Not a huge office building. Mid-sized I’d say, but still large enough for numerous people over the decades to spend countless hours there. Every work space has an invisible drain into which one’s life slowly disappears, workday after workday. I wonder how many human-hours (formerly man-hours) – or how many human-years – this building represented.

It’s Beginning to Look a Lot Like LED

Unlike some years, when snow fell just as the month started, December 2023 began with cold rain. Not heavy at all, but persistent through the first morning of the month, and then again Saturday night into this morning. Very pleasant to fall asleep to.

Near Volkening Lake, the local park district has put up a small patch of seasonal lights. Some are nets of blubs wrapped around tree trunks, a fairly ordinary display. There are also other light displays.

Less standard LED constructions, looks like. Come to think of it, the bulbs probably are LED as well. Never seen ones quite like it, but for all I know, they could be the rage among municipal holiday lights.

Spring Valley Animal Farm

On Saturday we took a walk on the grounds of Spring Valley, where we find ourselves fairly often. In every season. Less often we make it all the way to the part called Volkening Heritage Farm, a small open-air museum that evokes farms of the late 19th century in this part of Illinois, but we did this time.
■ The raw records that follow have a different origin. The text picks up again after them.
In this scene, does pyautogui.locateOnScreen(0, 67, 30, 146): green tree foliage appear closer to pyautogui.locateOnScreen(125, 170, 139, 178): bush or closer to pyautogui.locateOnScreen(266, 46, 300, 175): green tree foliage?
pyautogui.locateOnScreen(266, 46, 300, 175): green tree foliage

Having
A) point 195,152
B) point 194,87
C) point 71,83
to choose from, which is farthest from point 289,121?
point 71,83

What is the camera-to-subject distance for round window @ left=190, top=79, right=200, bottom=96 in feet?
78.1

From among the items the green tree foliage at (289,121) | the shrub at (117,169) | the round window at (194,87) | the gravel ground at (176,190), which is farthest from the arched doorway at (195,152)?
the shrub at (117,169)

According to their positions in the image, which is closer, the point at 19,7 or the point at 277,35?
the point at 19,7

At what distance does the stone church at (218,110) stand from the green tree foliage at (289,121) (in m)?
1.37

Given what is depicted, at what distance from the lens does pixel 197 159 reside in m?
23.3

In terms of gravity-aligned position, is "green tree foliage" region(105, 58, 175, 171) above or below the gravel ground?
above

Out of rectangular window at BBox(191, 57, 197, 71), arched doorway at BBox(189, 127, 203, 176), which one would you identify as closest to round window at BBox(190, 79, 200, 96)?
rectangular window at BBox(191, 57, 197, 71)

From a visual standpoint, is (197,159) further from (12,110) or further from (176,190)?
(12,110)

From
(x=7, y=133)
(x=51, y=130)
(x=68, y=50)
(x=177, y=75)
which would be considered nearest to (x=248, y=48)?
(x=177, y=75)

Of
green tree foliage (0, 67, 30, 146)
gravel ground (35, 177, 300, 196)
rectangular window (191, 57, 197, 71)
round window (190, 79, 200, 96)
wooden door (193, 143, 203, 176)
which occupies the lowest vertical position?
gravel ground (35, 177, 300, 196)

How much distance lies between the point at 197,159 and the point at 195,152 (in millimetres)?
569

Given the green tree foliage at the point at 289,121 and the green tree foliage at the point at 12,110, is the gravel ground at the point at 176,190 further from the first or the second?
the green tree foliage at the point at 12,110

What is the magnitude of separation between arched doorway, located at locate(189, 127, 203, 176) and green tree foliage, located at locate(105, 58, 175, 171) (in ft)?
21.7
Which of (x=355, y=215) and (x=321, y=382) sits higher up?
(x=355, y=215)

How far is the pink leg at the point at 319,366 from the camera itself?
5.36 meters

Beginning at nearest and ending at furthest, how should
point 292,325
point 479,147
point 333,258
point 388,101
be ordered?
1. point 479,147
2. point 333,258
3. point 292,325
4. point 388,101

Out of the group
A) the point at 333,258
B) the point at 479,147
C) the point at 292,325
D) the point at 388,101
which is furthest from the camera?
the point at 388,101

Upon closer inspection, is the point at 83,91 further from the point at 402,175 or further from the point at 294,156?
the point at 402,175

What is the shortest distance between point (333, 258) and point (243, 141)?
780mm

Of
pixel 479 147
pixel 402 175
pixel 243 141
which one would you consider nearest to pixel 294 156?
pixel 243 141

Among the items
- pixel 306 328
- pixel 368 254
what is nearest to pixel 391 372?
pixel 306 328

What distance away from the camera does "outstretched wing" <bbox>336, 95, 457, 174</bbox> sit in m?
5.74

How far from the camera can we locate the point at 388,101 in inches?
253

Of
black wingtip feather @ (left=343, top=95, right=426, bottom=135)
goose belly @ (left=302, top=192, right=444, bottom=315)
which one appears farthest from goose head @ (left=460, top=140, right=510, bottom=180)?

To visit the pigs, for one thing.

I seem to remember seeing a sign posted at the farm once upon a time, something along the lines of All animals are equal, but some animals are more equal than others.

Maybe I’m thinking of somewhere else. Anyway, the pigs were doing what I assume are pig things, mostly rutting around in the dirt, oblivious (again, I assume) to their ultimate fate as meat.

Some of them, at least. The pigs we saw must have survived this year’s “From Hog House to Smokehouse” event, which was earlier this month. I figure it’s only a temporary reprieve.

The pigs weren’t the only animals around. A couple of cows made an appearance as well.

And some deer.

I figure they roam Spring Valley as a whole, and don’t reside on the farm.

Charcoal Inferno

Warmish by day, chilly at night, though not quite freezing most of the time. Today was clear and, since our deck has a southern exposure, it was warm enough out there to eat lunch in some comfort.

On Friday, which wasn’t quite as warm, I got started on building a back-yard fire a little later than planned, as the daylight ebbed away. At first it didn’t catch, but eventually it did. I’ve documented fires out back before, but not the charcoal chimney in use.

Doing my (very) little bit to release carbon into the atmosphere.

Eventually, all the charcoal caught fire.

A small inferno? Can infernos be small?

It was hot enough to cook brats, at least, once I tumped over the charcoal chimney (carefully) and put on the grill. The last outdoor cooking this year, and probably the last until April or May.